Vor vier Jahren schrieben sie im Journal "Atmospheric Chemistry and Physics Discussions", es gebe Hinweise auf einen Meeresspiegelanstieg von fünf bis neun Metern in erdgeschichtlich früheren Zeiten, als die globale Durchschnittstemperatur nicht mal ein Grad Celsius höher war als heute. Die gegenwärtigen Trends bei den menschengemachten Treibhausgasemissionen lassen jedoch eine vier Grad wärmere Welt noch in diesem Jahrhundert erwarten. Das spricht für das von Hansen et al. beschriebene Szenario.

Wie sagte es noch die schwedische Klimaschutzaktivistin Greta Thunberg bei ihrer Rede im Januar 2019 auf dem Weltwirtschaftsforum in Davos: Ich will, daß ihr in Panik geratet! Oder, in der etwas längeren Version, zitiert nach dem Deutschlandfunk:

"Die Erwachsenen sagen immer, wir müssen den jungen Menschen Hoffnung machen, aber ich will eure Hoffnung nicht. Ich möchte nicht, dass ihr hoffnungsvoll seid. Ich möchte, dass ihr in Panik geratet. Ihr sollt die Angst spüren, die ich jeden Tag spüre. Und ich möchte, dass ihr handelt. Dass ihr so handelt wie in einer Krise. Ich möchte, dass ihr so handelt, als wenn unser Haus brennen würde. Denn es brennt bereits." [4]

Warum sollte beispielsweise ein halber Millimeter, die der Meeresspiegel von 2017 bis 2018 zusätzlich(!) zum Durchschnitt der rund 25 Jahre zuvor (3,15 mm) jährlich gestiegen ist, Anlaß sein, sich Sorgen zu machen? Das ergibt sich aus dem Verlauf der mathematischen Kurve, die man in einem Diagramm zum Meeresspiegelanstieg seit Beginn des Industriezeitalters, das zugleich Beginn der verstärkten Emissionen von anthropogenen Treibhausgasen vor allem aus der Verbrennung fossiler Energieträger wie Kohle, Erdöl und Erdgas ist, ziehen kann. Der Meeresspiegel steigt nicht nur an, es steigt beschleunigt an. Jene 3,7 mm aber, von denen die WMO berichtet, könnten der Beginn einer beschleunigten Beschleunigung sein.

Sollte die Kurve einen exponentiellen Verlauf annehmen, hätte die Menschheit schon recht bald ein schwerwiegendes Problem. Denn dann wären Dutzende Millionen Menschen noch in der ersten Hälfte dieses Jahrhunderts gezwungen, niedrig gelegene Küstenbereiche zu verlassen. Städte wie Shanghai, Lagos, Singapur, London, New York könnten zwar theoretisch durch milliardenschwere Baumaßnahmen den Rückzug eine Zeitlang aufhalten, aber wer möchte schon dauerhaft beispielsweise hinter einer mehrere Meter hohen Spundwand leben, gegen die von der anderen Seite die Meereswellen schlagen?

==============================

● Aufgaben
1. Prüfen Sie, ob die folgenden Aussagen mit dem Textauszug übereinstimmen, und belegen Sie jede Antwort mit Ja oder Nein sowie den entscheidenden Worten des Textes als wörtlichem Zitat: (a) Greta Thunberg hielt die erwähnte Rede im Januar 2019 in Davos. (b) In den rund 25 Jahren vor 2017 stieg der Meeresspiegel durchschnittlich um 3,7 mm pro Jahr. (c) Nach den gegenwärtigen Emissionstrends ist noch in diesem Jahrhundert mit einer zwei Grad wärmeren Welt zu rechnen.
2. Beantworten Sie anhand des Textauszugs kurz die folgenden Fragen:
(a) In welchem Journal wurde vor vier Jahren auf einen früheren Meeresspiegelanstieg von fünf bis neun Metern hingewiesen?
(b) Nach welcher Quelle wird die längere Version der Rede zitiert?
(c) Wie viele Menschen müssten bei einem exponentiellen Verlauf der Kurve niedrig gelegene Küstenbereiche verlassen?
3. Geben Sie aus dem Textauszug den Abschnitt wörtlich wieder, der mit den Worten beginnt, die „Sollte die Kurve“ enthalten, und mit „die Meereswellen schlagen?“ schließt.

==============================

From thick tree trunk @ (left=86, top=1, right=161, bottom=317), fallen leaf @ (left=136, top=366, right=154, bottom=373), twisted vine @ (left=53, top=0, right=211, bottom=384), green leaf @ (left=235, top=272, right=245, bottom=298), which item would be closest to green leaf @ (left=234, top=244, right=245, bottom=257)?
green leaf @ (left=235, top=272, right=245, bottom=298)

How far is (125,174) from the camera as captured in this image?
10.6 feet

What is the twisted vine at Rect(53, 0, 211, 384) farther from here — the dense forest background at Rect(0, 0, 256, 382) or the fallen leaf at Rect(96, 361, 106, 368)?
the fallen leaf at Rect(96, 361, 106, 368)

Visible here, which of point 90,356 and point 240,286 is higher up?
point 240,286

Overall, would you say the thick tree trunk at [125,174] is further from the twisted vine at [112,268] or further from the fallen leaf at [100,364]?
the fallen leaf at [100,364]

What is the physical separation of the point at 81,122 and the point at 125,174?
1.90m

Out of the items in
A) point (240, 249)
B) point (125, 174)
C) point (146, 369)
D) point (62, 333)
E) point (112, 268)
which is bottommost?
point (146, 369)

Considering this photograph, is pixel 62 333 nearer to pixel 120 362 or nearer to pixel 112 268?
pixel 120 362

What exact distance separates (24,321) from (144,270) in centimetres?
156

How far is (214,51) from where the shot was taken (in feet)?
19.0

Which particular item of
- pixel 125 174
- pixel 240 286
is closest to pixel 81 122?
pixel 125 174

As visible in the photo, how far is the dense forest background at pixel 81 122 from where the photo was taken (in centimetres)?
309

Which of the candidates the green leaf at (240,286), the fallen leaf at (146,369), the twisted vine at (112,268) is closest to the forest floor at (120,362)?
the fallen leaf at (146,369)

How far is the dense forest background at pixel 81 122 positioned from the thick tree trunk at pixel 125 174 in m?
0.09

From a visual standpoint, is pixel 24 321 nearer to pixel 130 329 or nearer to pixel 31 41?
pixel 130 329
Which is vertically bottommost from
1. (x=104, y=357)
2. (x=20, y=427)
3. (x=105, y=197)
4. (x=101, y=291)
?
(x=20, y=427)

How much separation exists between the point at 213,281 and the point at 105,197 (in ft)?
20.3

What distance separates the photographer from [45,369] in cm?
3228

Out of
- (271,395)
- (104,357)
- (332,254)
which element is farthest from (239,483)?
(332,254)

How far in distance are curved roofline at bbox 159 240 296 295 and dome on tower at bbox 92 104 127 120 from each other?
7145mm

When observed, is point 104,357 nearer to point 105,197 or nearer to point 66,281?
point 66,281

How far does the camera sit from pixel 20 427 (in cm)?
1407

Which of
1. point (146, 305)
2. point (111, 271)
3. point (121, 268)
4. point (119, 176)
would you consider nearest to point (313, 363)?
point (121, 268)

==============================

● Ergebnisse je Aufgabe
1.
(a) Ja: „bei ihrer Rede im Januar 2019 auf dem Weltwirtschaftsforum in Davos“
(b) Nein: „zum Durchschnitt der rund 25 Jahre zuvor (3,15 mm)“
(c) Nein: „lassen jedoch eine vier Grad wärmere Welt noch in diesem Jahrhundert erwarten“

2.
(a) „Atmospheric Chemistry and Physics Discussions“
(b) Deutschlandfunk
(c) Dutzende Millionen Menschen

3.
Sollte die Kurve einen exponentiellen Verlauf annehmen, hätte die Menschheit schon recht bald ein schwerwiegendes Problem. Denn dann wären Dutzende Millionen Menschen noch in der ersten Hälfte dieses Jahrhunderts gezwungen, niedrig gelegene Küstenbereiche zu verlassen. Städte wie Shanghai, Lagos, Singapur, London, New York könnten zwar theoretisch durch milliardenschwere Baumaßnahmen den Rückzug eine Zeitlang aufhalten, aber wer möchte schon dauerhaft beispielsweise hinter einer mehrere Meter hohen Spundwand leben, gegen die von der anderen Seite die Meereswellen schlagen?